TASK: Can you update the items below so that every "neighboring building" becomes "adjacent building", with nothing else changed and the pictures left out?
______
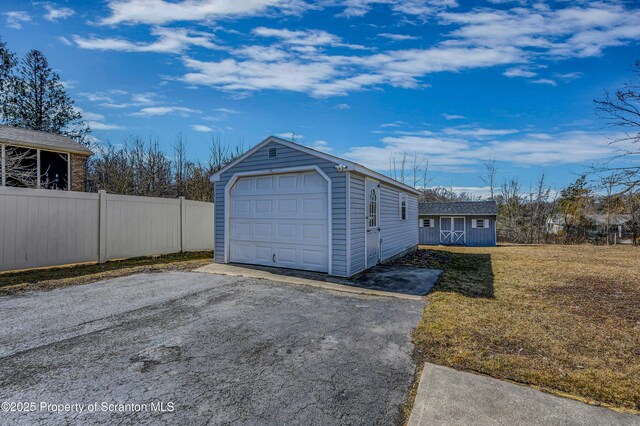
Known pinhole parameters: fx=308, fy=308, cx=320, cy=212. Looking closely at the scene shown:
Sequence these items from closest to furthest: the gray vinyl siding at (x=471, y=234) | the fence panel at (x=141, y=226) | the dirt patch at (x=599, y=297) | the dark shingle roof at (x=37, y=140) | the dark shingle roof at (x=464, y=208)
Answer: the dirt patch at (x=599, y=297) → the fence panel at (x=141, y=226) → the dark shingle roof at (x=37, y=140) → the gray vinyl siding at (x=471, y=234) → the dark shingle roof at (x=464, y=208)

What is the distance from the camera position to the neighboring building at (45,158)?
1133 centimetres

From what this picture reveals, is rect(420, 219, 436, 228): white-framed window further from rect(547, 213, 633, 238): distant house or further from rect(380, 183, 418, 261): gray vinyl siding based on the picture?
rect(547, 213, 633, 238): distant house

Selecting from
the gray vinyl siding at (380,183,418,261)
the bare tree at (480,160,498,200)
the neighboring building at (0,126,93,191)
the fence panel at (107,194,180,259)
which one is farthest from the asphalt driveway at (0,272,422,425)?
the bare tree at (480,160,498,200)

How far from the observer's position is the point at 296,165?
751 cm

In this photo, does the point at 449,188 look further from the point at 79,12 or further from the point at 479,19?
the point at 79,12

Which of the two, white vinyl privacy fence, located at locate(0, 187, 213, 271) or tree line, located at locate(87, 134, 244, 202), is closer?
white vinyl privacy fence, located at locate(0, 187, 213, 271)

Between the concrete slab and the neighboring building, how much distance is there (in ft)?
30.2

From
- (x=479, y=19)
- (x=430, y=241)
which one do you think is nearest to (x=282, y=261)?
(x=479, y=19)

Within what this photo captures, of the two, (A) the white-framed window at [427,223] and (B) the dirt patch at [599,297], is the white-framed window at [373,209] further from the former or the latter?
(A) the white-framed window at [427,223]

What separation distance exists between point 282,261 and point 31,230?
19.2ft

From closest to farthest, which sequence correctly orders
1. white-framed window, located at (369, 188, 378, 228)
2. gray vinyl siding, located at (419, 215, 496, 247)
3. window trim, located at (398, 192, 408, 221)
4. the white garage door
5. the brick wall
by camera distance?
______
RESULT OF THE TASK:
Known pinhole parameters: fx=308, fy=308, cx=320, cy=212. Looking closely at the scene shown:
Sequence these items from closest to furthest: the gray vinyl siding at (x=471, y=234) | the fence panel at (x=141, y=226) | the dirt patch at (x=599, y=297) | the dark shingle roof at (x=37, y=140) | the dark shingle roof at (x=464, y=208)
Answer: the dirt patch at (x=599, y=297) → the fence panel at (x=141, y=226) → the dark shingle roof at (x=37, y=140) → the gray vinyl siding at (x=471, y=234) → the dark shingle roof at (x=464, y=208)

What is the distance from the camera position to the adjacent building at (45,158)?
1133 centimetres

From what this picture reveals, is rect(420, 219, 436, 228): white-framed window further from rect(547, 213, 633, 238): distant house or further from rect(380, 183, 418, 261): gray vinyl siding based on the picture?
rect(547, 213, 633, 238): distant house

Selecting from
the gray vinyl siding at (380,183,418,261)
the bare tree at (480,160,498,200)
the adjacent building at (0,126,93,191)
the fence panel at (107,194,180,259)
which one is farthest from the asphalt driveway at (0,272,422,425)?
the bare tree at (480,160,498,200)

How far from the observer's position is the point at 296,165?
751 cm

In this photo, does the point at 449,188 look further from the point at 79,12 or further from the point at 479,19?
the point at 79,12

Which of the two, white vinyl privacy fence, located at locate(0, 187, 213, 271) or tree line, located at locate(87, 134, 244, 202), is closer?
white vinyl privacy fence, located at locate(0, 187, 213, 271)

Between the concrete slab and the adjacent building, how much distance is there (in ft)?
30.2

From
- (x=479, y=19)
- (x=430, y=241)
which one do you think is nearest to (x=282, y=261)?
(x=479, y=19)

Within what this photo captures, of the two, (A) the white-framed window at [427,223] and (B) the dirt patch at [599,297], is the white-framed window at [373,209] further from the former or the latter?
(A) the white-framed window at [427,223]

What separation distance exists between point 282,261 and point 31,230?
19.2ft

From closest to farthest, which sequence correctly orders
1. white-framed window, located at (369, 188, 378, 228)
2. gray vinyl siding, located at (419, 215, 496, 247)
3. window trim, located at (398, 192, 408, 221)
4. the white garage door
5. the brick wall
by camera distance?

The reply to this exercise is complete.